◆ **Consignes de l'exercice**
(1) D'après le passage, quel était en 2004 le taux moyen d'émigration des médecins en Afrique subsaharienne ?
(2) Dans le passage, remplacez « médecins » par « infirmiers » et recopiez l'extrait qui commence par « S'intéresser uniquement au » et se poursuit jusqu'à « est relativement faible. ».

◆ **Passage présenté**
++++++++++

S'intéresser uniquement au nombre de médecins qui émigrent peut laisser croire que ces pays souffrent de cette émigration. Or, l'étude des taux de migration – qui rapporte le nombre de médecins à ceux restés dans le pays d'origine – fait apparaître une nouvelle répartition où deux régions semblent particulièrement être affectées par ce phénomène : les petites îles des Caraïbes et du Pacifique, et l'Afrique subsaharienne. Ainsi, en comparant ces taux d'émigration à leur densité médicale, on s'aperçoit que l'Afrique subsaharienne a la densité médicale la plus faible au monde et connaît un taux d'émigration relativement élevé, en moyenne 19 % en 2004. En France, ce taux n'est que de 2 %, ce qui est relativement faible.
S'agissant du choix de destination des médecins, 60 % d'entre eux sont établis aux Etats-Unis en 2004, ce pays accueillant le plus de médecins au monde. Le Royaume-Uni vient ensuite avec 20 % des médecins étrangers : ces deux pays reçoivent donc à eux seuls 80 % des médecins étrangers. L'Australie, le Canada et l'Allemagne en accueillent chacun 3 %, la Belgique 2 % et la France 1,34 %.
Cette forte émigration de médecins peut être considérée comme néfaste pour les pays de départ, où l'on s'attend à une diminution de la quantité et de la qualité des soins fournis. Les résultats montrent cependant que l'émigration de médecins en elle-même a peu d'influence sur les taux de mortalité infantile et la vaccination des enfants. Ce résultat est expliqué par le faible effectif de médecins qui émigrent chaque année, ce qui confirme que l'émigration ne peut être tenue pour responsable de la faible densité médicale dans certains pays. En revanche, les résultats confirment que la densité de médecins restant dans le pays d'origine joue un rôle significatif dans l'amélioration de la santé infantile. Dans le cas précis des enfants, le rôle du médecin doit être appréhendé dans un ensemble sanitaire plus large englobant la disponibilité d'autres professionnels de santé comme les infirmières et les bonnes conditions de l'environnement sanitaire.

++++++++++

◆ **Données brutes**
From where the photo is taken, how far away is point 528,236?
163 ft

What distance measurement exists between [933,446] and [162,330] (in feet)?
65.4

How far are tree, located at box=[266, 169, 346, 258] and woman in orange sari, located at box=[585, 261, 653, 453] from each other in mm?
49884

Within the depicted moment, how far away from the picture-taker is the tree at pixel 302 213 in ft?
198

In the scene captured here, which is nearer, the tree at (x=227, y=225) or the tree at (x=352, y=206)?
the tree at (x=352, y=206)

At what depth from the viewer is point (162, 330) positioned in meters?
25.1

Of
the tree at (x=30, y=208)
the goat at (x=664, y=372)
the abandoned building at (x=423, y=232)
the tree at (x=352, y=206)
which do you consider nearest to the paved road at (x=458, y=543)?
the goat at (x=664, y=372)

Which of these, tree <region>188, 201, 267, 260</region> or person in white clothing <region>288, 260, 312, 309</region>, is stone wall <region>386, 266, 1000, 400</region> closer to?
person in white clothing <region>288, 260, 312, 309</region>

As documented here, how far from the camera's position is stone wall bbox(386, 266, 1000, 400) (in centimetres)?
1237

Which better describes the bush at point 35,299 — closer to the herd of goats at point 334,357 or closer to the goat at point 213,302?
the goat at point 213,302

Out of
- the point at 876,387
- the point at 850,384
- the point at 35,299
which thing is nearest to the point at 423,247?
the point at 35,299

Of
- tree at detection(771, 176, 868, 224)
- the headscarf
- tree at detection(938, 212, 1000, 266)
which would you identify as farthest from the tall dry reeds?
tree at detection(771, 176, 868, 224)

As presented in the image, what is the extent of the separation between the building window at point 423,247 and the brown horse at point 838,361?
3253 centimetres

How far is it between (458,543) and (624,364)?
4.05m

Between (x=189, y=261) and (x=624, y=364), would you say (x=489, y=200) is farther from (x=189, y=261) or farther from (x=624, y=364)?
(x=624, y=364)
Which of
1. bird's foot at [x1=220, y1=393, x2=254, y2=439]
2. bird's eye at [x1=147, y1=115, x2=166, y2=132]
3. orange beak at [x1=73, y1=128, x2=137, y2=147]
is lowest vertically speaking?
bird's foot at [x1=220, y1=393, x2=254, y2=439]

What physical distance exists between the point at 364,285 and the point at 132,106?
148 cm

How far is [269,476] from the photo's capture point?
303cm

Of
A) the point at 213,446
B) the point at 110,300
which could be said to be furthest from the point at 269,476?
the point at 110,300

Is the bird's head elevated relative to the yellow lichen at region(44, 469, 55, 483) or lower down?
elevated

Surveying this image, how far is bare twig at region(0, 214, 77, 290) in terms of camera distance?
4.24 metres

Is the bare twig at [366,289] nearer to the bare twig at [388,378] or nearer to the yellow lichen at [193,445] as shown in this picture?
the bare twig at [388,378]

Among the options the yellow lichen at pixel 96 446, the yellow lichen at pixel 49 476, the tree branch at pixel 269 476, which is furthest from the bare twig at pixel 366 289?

++++++++++

◆ **Corrigé par tâche**
(1) En moyenne 19 %.

(2)
S'intéresser uniquement au nombre de infirmiers qui émigrent peut laisser croire que ces pays souffrent de cette émigration. Or, l'étude des taux de migration – qui rapporte le nombre de infirmiers à ceux restés dans le pays d'origine – fait apparaître une nouvelle répartition où deux régions semblent particulièrement être affectées par ce phénomène : les petites îles des Caraïbes et du Pacifique, et l'Afrique subsaharienne. Ainsi, en comparant ces taux d'émigration à leur densité médicale, on s'aperçoit que l'Afrique subsaharienne a la densité médicale la plus faible au monde et connaît un taux d'émigration relativement élevé, en moyenne 19 % en 2004. En France, ce taux n'est que de 2 %, ce qui est relativement faible.